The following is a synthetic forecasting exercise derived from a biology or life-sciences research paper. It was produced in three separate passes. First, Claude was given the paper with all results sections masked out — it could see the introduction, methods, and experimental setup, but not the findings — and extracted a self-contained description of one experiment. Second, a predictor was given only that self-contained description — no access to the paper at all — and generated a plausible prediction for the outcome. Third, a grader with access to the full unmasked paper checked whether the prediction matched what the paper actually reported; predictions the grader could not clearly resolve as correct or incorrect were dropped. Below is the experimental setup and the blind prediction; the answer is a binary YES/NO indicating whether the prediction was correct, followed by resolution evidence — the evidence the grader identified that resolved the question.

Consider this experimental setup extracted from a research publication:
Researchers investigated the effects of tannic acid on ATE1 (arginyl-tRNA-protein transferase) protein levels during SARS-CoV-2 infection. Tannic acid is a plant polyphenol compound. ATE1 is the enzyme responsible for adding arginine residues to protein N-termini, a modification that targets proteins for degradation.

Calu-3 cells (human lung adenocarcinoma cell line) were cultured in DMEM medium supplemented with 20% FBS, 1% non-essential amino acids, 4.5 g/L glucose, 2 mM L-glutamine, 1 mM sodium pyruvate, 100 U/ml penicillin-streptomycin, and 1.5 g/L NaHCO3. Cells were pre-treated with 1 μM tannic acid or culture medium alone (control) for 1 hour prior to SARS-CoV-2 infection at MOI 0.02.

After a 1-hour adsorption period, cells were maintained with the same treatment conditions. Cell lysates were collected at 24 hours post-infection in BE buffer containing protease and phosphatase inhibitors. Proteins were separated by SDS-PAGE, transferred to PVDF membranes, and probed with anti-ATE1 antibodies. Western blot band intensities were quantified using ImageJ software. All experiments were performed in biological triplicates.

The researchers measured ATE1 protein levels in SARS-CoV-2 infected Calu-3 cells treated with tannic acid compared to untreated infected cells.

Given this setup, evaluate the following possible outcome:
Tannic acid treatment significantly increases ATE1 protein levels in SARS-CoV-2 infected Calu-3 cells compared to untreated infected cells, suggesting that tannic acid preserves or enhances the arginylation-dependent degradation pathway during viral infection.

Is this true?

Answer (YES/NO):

★ ★ ★ ★

**Exercise details**
Please reproduce the material above exactly, line by line.

**Your response**
The following is a synthetic forecasting exercise derived from a biology or life-sciences research paper. It was produced in three separate passes. First, Claude was given the paper with all results sections masked out — it could see the introduction, methods, and experimental setup, but not the findings — and extracted a self-contained description of one experiment. Second, a predictor was given only that self-contained description — no access to the paper at all — and generated a plausible prediction for the outcome. Third, a grader with access to the full unmasked paper checked whether the prediction matched what the paper actually reported; predictions the grader could not clearly resolve as correct or incorrect were dropped. Below is the experimental setup and the blind prediction; the answer is a binary YES/NO indicating whether the prediction was correct, followed by resolution evidence — the evidence the grader identified that resolved the question.

Consider this experimental setup extracted from a research publication:
Researchers investigated the effects of tannic acid on ATE1 (arginyl-tRNA-protein transferase) protein levels during SARS-CoV-2 infection. Tannic acid is a plant polyphenol compound. ATE1 is the enzyme responsible for adding arginine residues to protein N-termini, a modification that targets proteins for degradation.

Calu-3 cells (human lung adenocarcinoma cell line) were cultured in DMEM medium supplemented with 20% FBS, 1% non-essential amino acids, 4.5 g/L glucose, 2 mM L-glutamine, 1 mM sodium pyruvate, 100 U/ml penicillin-streptomycin, and 1.5 g/L NaHCO3. Cells were pre-treated with 1 μM tannic acid or culture medium alone (control) for 1 hour prior to SARS-CoV-2 infection at MOI 0.02.

After a 1-hour adsorption period, cells were maintained with the same treatment conditions. Cell lysates were collected at 24 hours post-infection in BE buffer containing protease and phosphatase inhibitors. Proteins were separated by SDS-PAGE, transferred to PVDF membranes, and probed with anti-ATE1 antibodies. Western blot band intensities were quantified using ImageJ software. All experiments were performed in biological triplicates.

The researchers measured ATE1 protein levels in SARS-CoV-2 infected Calu-3 cells treated with tannic acid compared to untreated infected cells.

Given this setup, evaluate the following possible outcome:
Tannic acid treatment significantly increases ATE1 protein levels in SARS-CoV-2 infected Calu-3 cells compared to untreated infected cells, suggesting that tannic acid preserves or enhances the arginylation-dependent degradation pathway during viral infection.

Is this true?

Answer (YES/NO):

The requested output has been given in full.